Thursday 16th August

I'd like to thank my humble Hellebores, particularly the patch by Rooster Bridge, for looking so beautiful at the moment. These flowers shine in a mass planting. And some new miniature daffodil clumps in the Birthday Rose Garden, right on the edge, are just starting to flower. Unfortunately these are best appreciated lying full length on the wet grass, nose to the trumpet, so to speak.

 Winter rose.
White Hellebore

Hmm... Is this a good digging day? Because there is much digging to do - I wonder if I can finish it before the weekend? Finish? Ha! When have I finished anything? I must structure my gardening day mentally so that I can still be digging in the late afternoon. A system of food rewards, to be administered on the hour - or a rose buying reward, and a five o'clock movie (Harry Potter?) to finish...

Food and Roses

The trick will be to start too early and keep up the blood sugar levels. Food and new roses can be my rewards. I will be digging near the running water - this should sooth me into a gentle rhythm. And wouldn't it be grand if I could get nine cats for gardening cat-company? Nine cats are not too many...

Much Later...

Six hours digging. Six hours! What a legend! It's too late to go to the movie, so I'll stay home and crow. Hee hee. I have probably dug nearly one half of the new garden and path area. I've wheeled in some home-made compost, planted some irises and the three Scabrosa roses, and laid most of the proper path. And I've sown the rest of my seeds for summer flowers.

 For my flower gardens.
Seeds are Sown

Oops

And something else has happened, another oops in the life of the Moosey Garden. Younger son came outside to view the new work in progress, and to comment artistically about proportion, curve shape etc. He was very encouraging about my plans, and loved the idea of the arched bridge. Then he made the greatest suggestion - that a huge part of the back fence is removed, and the small strip of garden there be converted back to lawn. So rather than being confined to two long narrow grass strips, the back lawn would become a larger, more curvy, shapely thing. It's a brilliant idea, design-wise. Garden-wise the only serious casualties are the two thuggish Mermaid roses.
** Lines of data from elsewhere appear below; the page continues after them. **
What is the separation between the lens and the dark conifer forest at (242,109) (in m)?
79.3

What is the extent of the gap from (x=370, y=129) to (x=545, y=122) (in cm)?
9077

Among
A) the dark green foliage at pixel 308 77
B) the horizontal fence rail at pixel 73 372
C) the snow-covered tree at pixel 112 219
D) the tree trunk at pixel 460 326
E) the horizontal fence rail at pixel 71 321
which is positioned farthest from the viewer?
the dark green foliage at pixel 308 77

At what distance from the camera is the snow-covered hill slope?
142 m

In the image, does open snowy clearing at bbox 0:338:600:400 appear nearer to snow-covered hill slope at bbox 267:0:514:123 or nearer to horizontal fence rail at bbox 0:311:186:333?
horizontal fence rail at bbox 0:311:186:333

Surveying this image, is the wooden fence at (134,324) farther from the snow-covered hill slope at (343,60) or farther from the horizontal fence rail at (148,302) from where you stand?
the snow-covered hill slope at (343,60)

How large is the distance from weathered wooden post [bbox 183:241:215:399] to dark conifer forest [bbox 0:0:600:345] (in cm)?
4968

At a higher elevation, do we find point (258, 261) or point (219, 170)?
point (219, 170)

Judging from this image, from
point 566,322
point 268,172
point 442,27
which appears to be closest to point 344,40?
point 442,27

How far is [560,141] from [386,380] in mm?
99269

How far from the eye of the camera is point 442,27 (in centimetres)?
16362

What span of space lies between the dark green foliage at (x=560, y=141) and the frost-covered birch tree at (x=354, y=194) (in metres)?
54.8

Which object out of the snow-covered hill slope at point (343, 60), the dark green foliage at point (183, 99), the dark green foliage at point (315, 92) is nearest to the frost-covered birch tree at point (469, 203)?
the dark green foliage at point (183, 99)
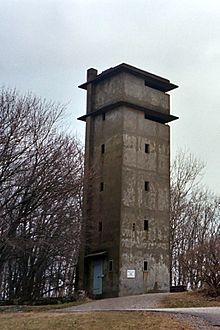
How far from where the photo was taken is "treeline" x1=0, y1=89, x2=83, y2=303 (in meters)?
31.3

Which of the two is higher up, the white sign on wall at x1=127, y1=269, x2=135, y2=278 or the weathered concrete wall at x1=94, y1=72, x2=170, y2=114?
the weathered concrete wall at x1=94, y1=72, x2=170, y2=114

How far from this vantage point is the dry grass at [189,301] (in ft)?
85.6

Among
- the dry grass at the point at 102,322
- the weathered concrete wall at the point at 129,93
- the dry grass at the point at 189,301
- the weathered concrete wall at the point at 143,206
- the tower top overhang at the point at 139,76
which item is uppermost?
the tower top overhang at the point at 139,76

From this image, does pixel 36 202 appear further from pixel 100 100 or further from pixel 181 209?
pixel 181 209

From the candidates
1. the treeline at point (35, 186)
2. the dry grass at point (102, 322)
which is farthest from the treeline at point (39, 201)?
the dry grass at point (102, 322)

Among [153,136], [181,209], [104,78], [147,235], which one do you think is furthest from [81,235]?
[181,209]

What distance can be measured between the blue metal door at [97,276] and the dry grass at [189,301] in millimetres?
7416

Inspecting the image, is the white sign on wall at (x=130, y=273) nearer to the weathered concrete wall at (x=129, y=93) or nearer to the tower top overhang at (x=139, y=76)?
the weathered concrete wall at (x=129, y=93)

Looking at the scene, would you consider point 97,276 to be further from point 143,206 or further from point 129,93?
point 129,93

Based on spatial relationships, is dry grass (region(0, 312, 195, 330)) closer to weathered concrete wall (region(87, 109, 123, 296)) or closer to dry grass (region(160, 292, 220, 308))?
dry grass (region(160, 292, 220, 308))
The more I think about reclaiming the lawn here the more I can sense it will work. It's so practical. I'm about to dig out the main piece of the new garden by the glass-house, so I remove these turfs (or is it turves?) carefully and relay them where the thin fence garden was, literally swapping lawn for plants. The flax, the large Senecio, the daylilies and the cherry rambling rose can stay. And getting rid of the fence is my perfect chance to also get rid of the Gerbe rose growing in front of my compost heap. This rose is mean-spirited and unspectacular, except when covered in black spot in late summer. Aargh!

Lawns and Gardens

And if I need more pieces of lawn I can remove the small strip of grass leading to the woodshed, and turn it into a proper path. The two gardens on either side of the rose pergola - the vegetable garden, and the messy garden around my compost heap - can be integrated and reshaped so they look like one. Ha! Younger son has been my design catalyst - what a pity I can't turn him into a digger!

 With a flowering Viburnum.
Fat Red Cordyline

Right. That's my work for the next week - or month - sorted. Oh dear. What a creative day! Just think - if I'd gone to see Harry Potter I'd have missed out on son's input, and thus the back lawn would have stayed boring, narrow, and uninviting.

Friday 17th August

Oh dear. Oh dear. It would have been much easier to have gone to Harry Potter! This afternoon I started my turf removal plan - it's gone really well, but has taken me two hours to shift and carefully lay just over a square metre. But plants I dug out, like daffodils and Scrophularia and Henchera, have been replanted, and fiercely robust clumps of Shasta daisies have been left perching on the edge of the water race while I decide what to do with them.

I have to convince NGP (Non-Gardening Partner) to help me dig out the fence posts this coming weekend. Wish me luck - it is extremely difficult to interest him in the removal of anything in the ground, living or not.